TASK DETAILS: Start at the line below containing "order: Rodentia" and stop at the line containing "common name: rat". Repeat every line of that stretch exactly, and nothing outside it.

☆ ☆ ☆ ☆ ☆

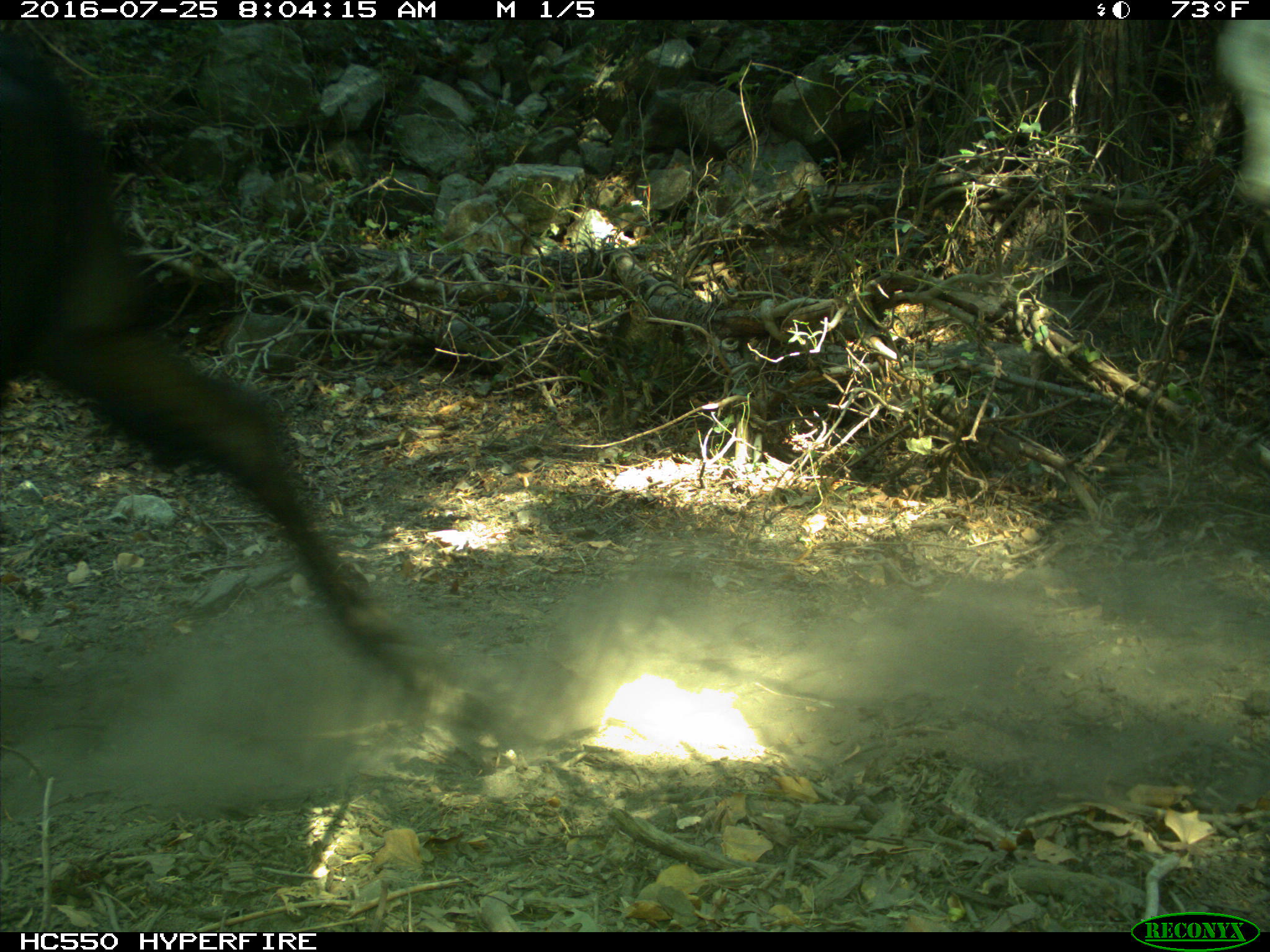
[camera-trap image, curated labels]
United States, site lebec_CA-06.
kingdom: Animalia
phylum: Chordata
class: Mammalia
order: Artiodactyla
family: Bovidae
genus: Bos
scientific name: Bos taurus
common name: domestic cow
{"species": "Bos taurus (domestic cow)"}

☆ ☆ ☆ ☆ ☆

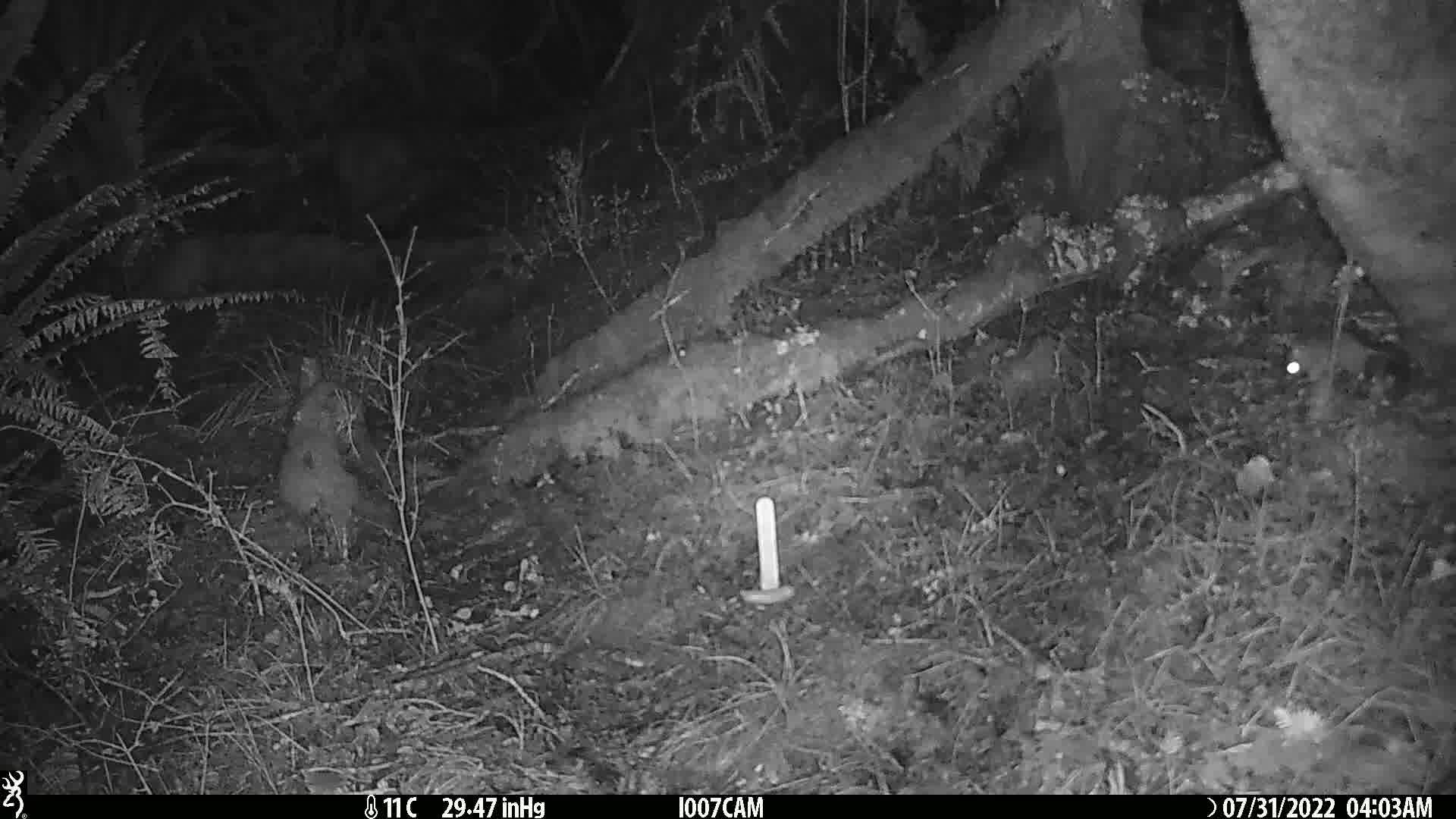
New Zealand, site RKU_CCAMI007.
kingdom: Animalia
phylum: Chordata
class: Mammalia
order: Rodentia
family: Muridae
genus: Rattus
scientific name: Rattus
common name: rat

☆ ☆ ☆ ☆ ☆

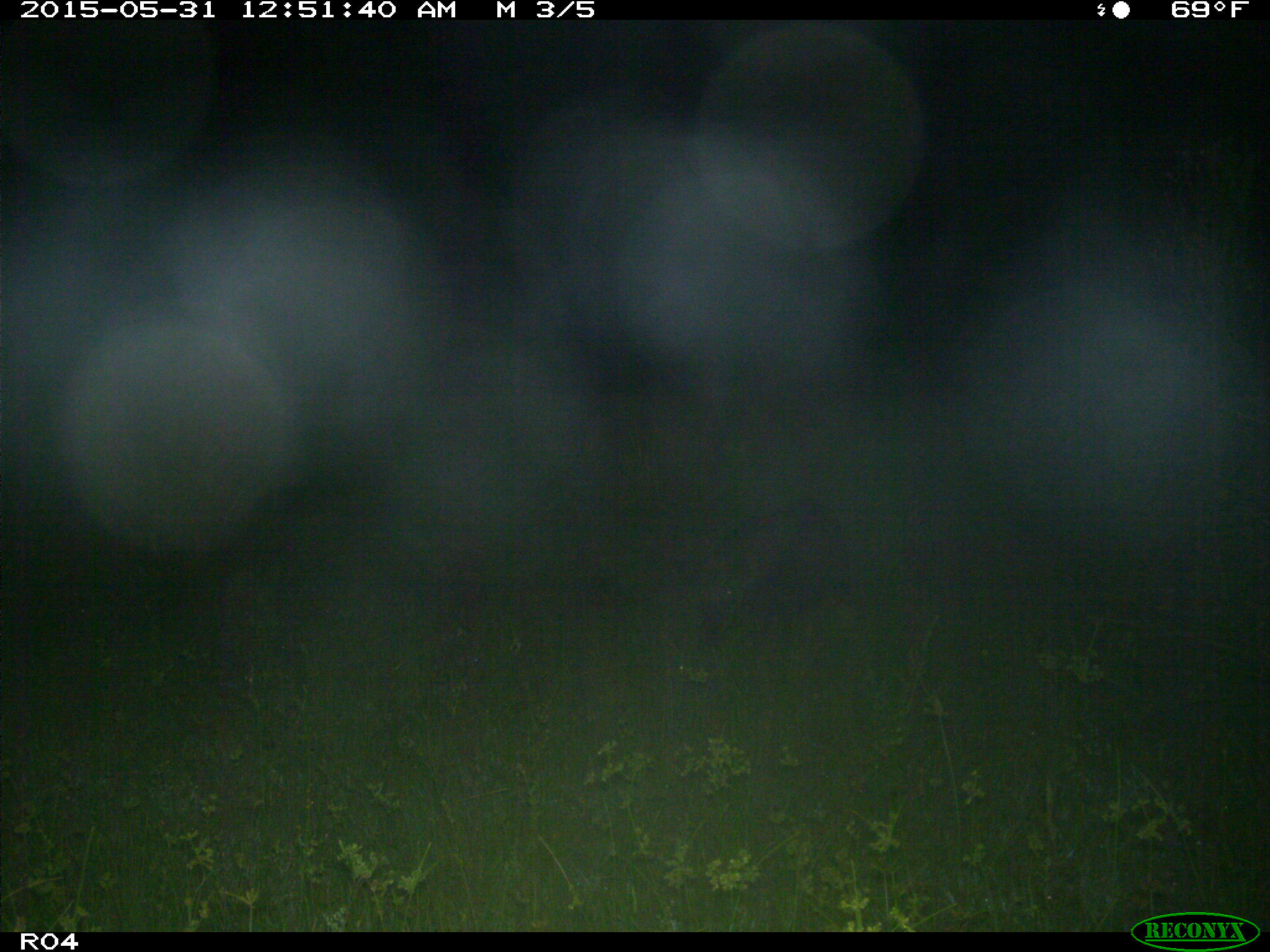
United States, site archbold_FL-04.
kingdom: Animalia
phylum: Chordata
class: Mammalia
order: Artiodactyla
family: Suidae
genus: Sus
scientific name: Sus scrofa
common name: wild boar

☆ ☆ ☆ ☆ ☆

TASK SOLUTION:
order: Rodentia
family: Muridae
genus: Rattus
scientific name: Rattus
common name: rat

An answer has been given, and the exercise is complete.